→ Task
Give back exactly the lines running from the line with "RS | CW45 |" to the end of the entries, and only those lines.
━━━ Provided material ━━━
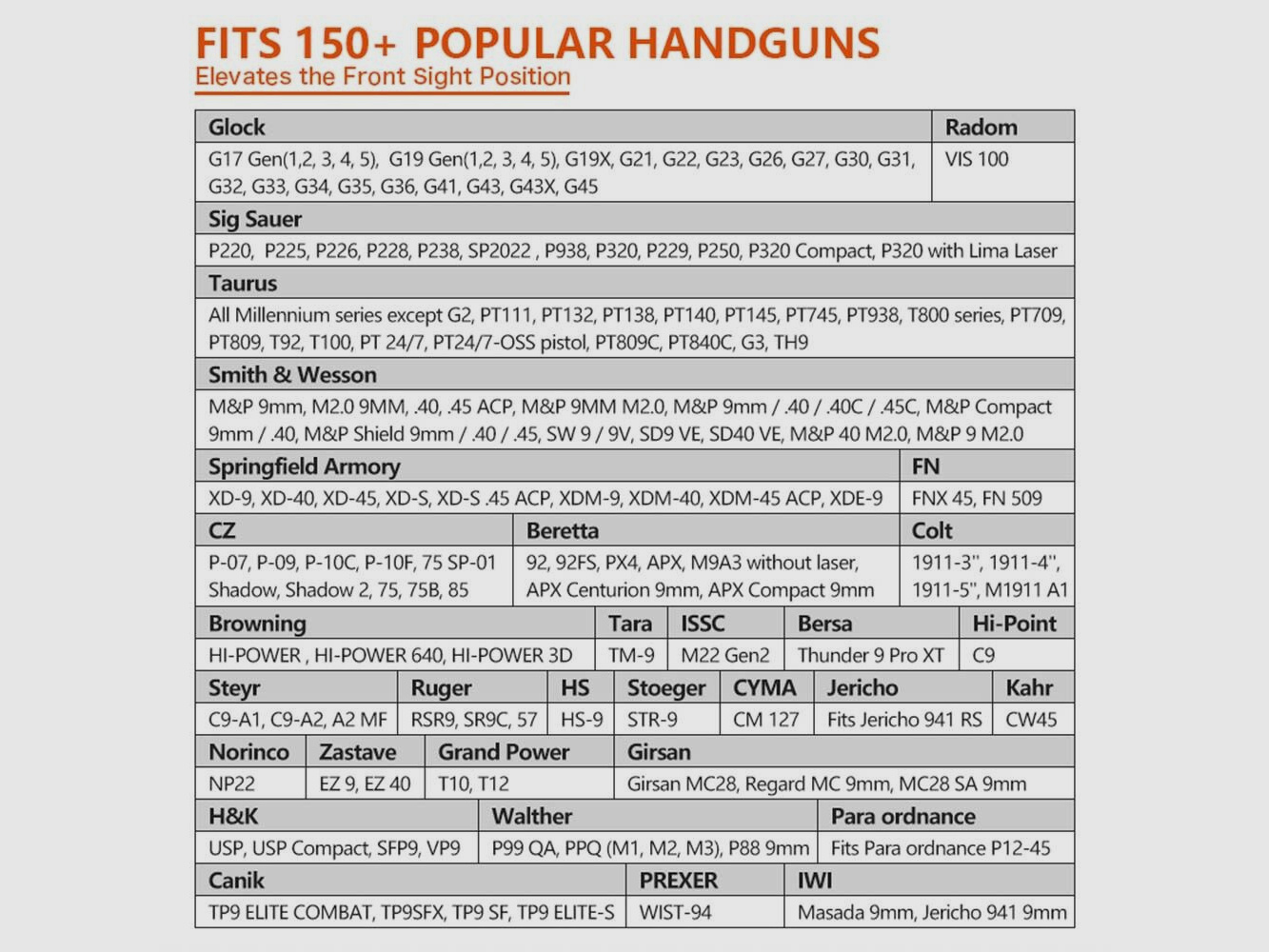 FITS 150+ POPULAR HANDGUNS
Elevates the Front Sight Position

| Glock | Radom |
|---|---|
| G17 Gen(1,2, 3, 4, 5), G19 Gen(1,2, 3, 4, 5), G19X, G21, G22, G23, G26, G27, G30, G31, G32, G33, G34, G35, G36, G41, G43, G43X, G45 | VIS 100 |

| Sig Sauer |
|---|
| P220, P225, P226, P228, P238, SP2022 , P938, P320, P229, P250, P320 Compact, P320 with Lima Laser |

| Taurus |
|---|
| All Millennium series except G2, PT111, PT132, PT138, PT140, PT145, PT745, PT938, T800 series, PT709, PT809, T92, T100, PT 24/7, PT24/7-OSS pistol, PT809C, PT840C, G3, TH9 |

| Smith & Wesson |
|---|
| M&P 9mm, M2.0 9MM, .40, .45 ACP, M&P 9MM M2.0, M&P 9mm / .40 / .40C / .45C, M&P Compact 9mm / .40, M&P Shield 9mm / .40 / .45, SW 9 / 9V, SD9 VE, SD40 VE, M&P 40 M2.0, M&P 9 M2.0 |

| Springfield Armory | FN |
|---|---|
| XD-9, XD-40, XD-45, XD-S, XD-S .45 ACP, XDM-9, XDM-40, XDM-45 ACP, XDE-9 | FNX 45, FN 509 |

| CZ | Beretta | Colt |
|---|---|---|
| P-07, P-09, P-10C, P-10F, 75 SP-01 Shadow, Shadow 2, 75, 75B, 85 | 92, 92FS, PX4, APX, M9A3 without laser, APX Centurion 9mm, APX Compact 9mm | 1911-3", 1911-4", 1911-5", M1911 A1 |

| Browning | Tara | ISSC | Bersa | Hi-Point |
|---|---|---|---|---|
| HI-POWER , HI-POWER 640, HI-POWER 3D | TM-9 | M22 Gen2 | Thunder 9 Pro XT | C9 |

| Steyr | Ruger | HS | Stoeger | CYMA | Jericho | Kahr |
|---|---|---|---|---|---|---|
| C9-A1, C9-A2, A2 MF | RSR9, SR9C, 57 | HS-9 | STR-9 | CM 127 | Fits Jericho 941 RS | CW45 |

| Norinco | Zastave | Grand Power | Girsan |
|---|---|---|---|
| NP22 | EZ 9, EZ 40 | T10, T12 | Girsan MC28, Regard MC 9mm, MC28 SA 9mm |

| H&K | Walther | Para ordnance |
|---|---|---|
| USP, USP Compact, SFP9, VP9 | P99 QA, PPQ (M1, M2, M3), P88 9mm | Fits Para ordnance P12-45 |

| Canik | PREXER | IWI |
|---|---|---|
| TP9 ELITE COMBAT, TP9SFX, TP9 SF, TP9 ELITE-S | WIST-94 | Masada 9mm, Jericho 941 9mm |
━━━
→ Result of the task
| C9-A1, C9-A2, A2 MF | RSR9, SR9C, 57 | HS-9 | STR-9 | CM 127 | Fits Jericho 941 RS | CW45 |

| Norinco | Zastave | Grand Power | Girsan |
|---|---|---|---|
| NP22 | EZ 9, EZ 40 | T10, T12 | Girsan MC28, Regard MC 9mm, MC28 SA 9mm |

| H&K | Walther | Para ordnance |
|---|---|---|
| USP, USP Compact, SFP9, VP9 | P99 QA, PPQ (M1, M2, M3), P88 9mm | Fits Para ordnance P12-45 |

| Canik | PREXER | IWI |
|---|---|---|
| TP9 ELITE COMBAT, TP9SFX, TP9 SF, TP9 ELITE-S | WIST-94 | Masada 9mm, Jericho 941 9mm |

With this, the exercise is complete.